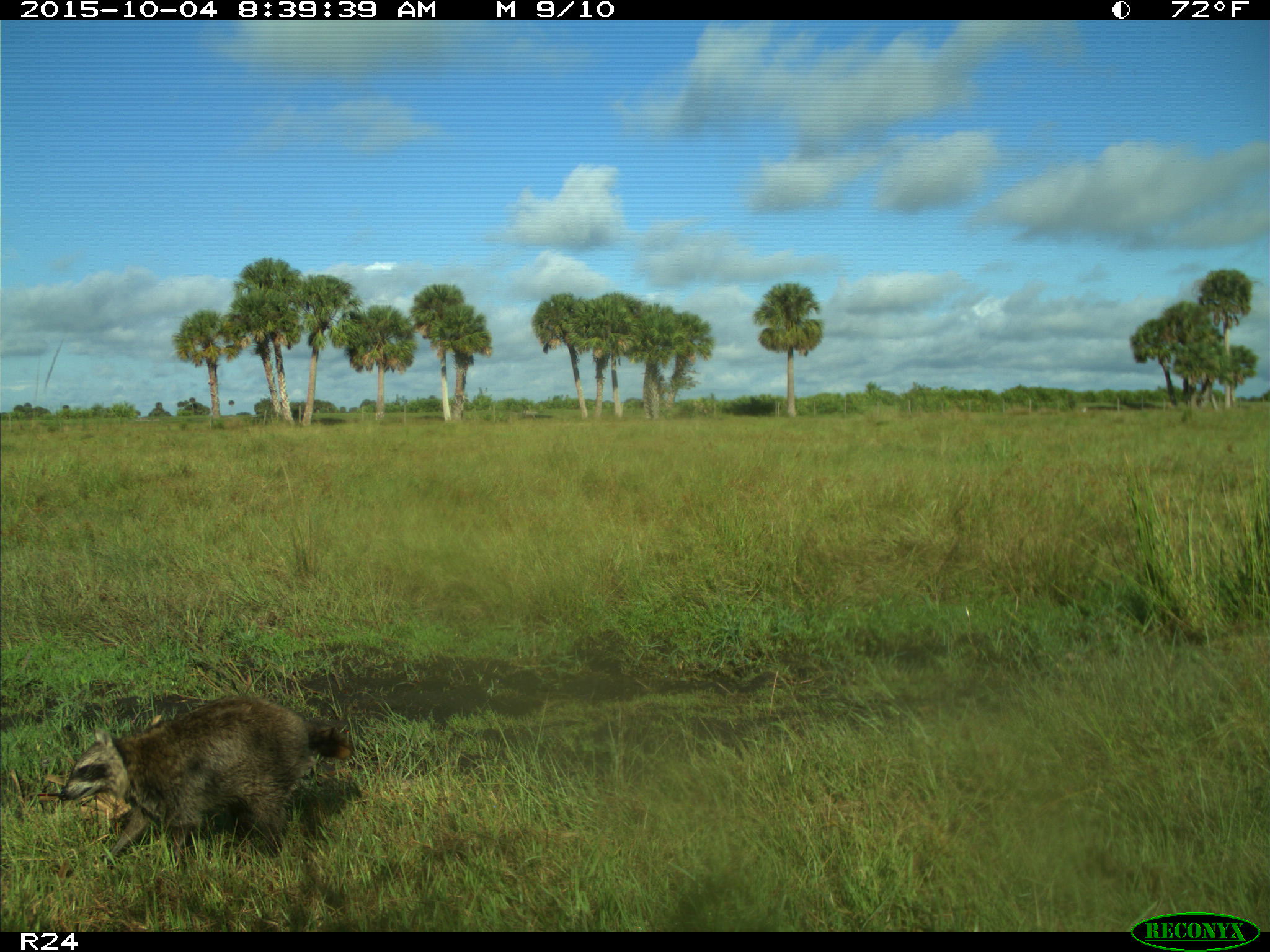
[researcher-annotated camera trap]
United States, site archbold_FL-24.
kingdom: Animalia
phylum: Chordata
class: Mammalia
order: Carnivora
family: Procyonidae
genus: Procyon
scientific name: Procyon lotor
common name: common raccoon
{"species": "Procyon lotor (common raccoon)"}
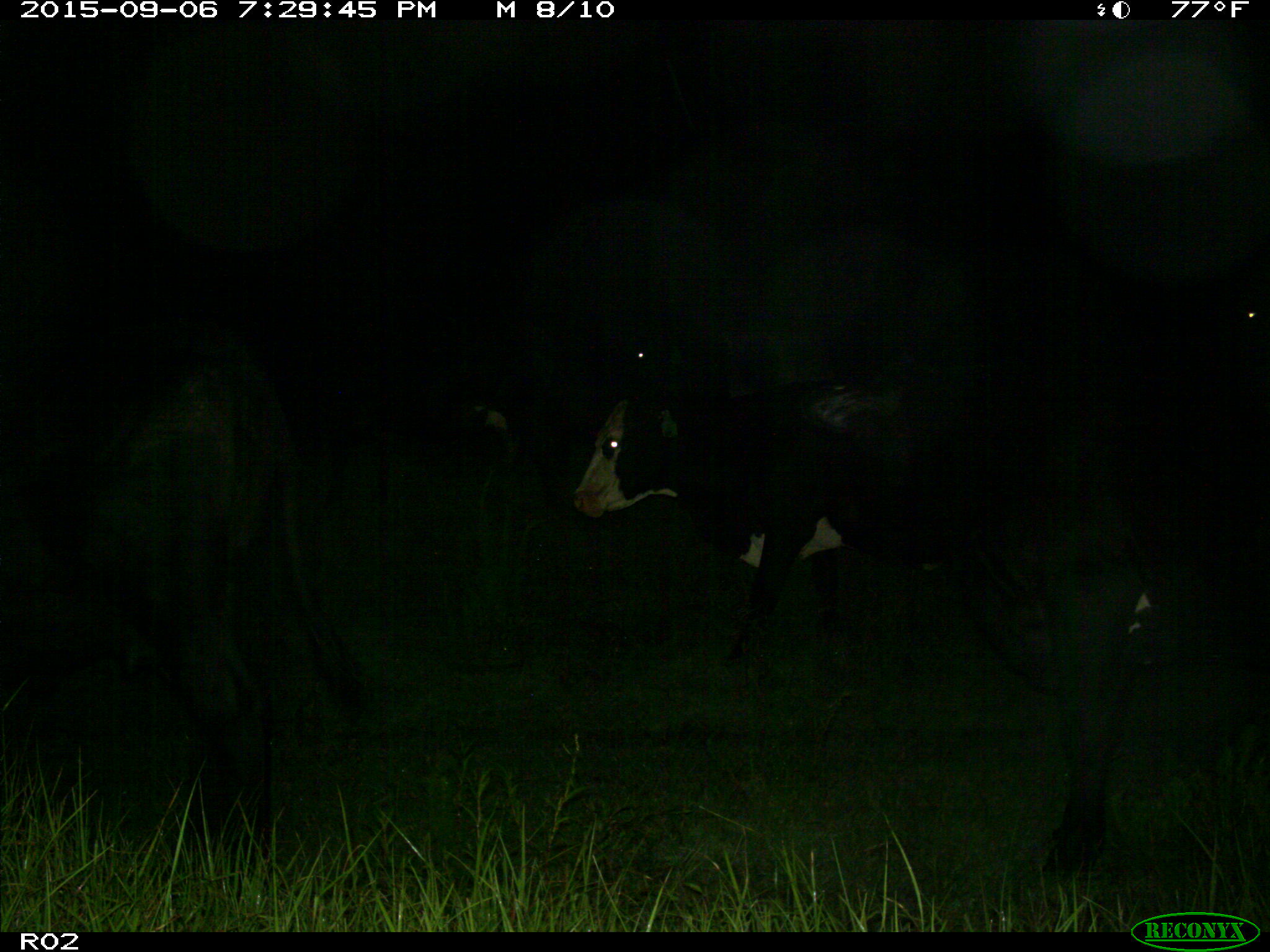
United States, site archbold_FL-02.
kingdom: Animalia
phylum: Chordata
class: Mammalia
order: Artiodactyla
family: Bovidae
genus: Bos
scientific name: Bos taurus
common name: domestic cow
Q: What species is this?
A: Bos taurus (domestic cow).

** Assignment **
What is wanted is an exact repetition of the lines from the one with "family: Bovidae" through the last line of the material above, both ends included.

** Solved problem **
family: Bovidae
genus: Bos
scientific name: Bos taurus
common name: domestic cow
Q: What species is this?
A: Bos taurus (domestic cow).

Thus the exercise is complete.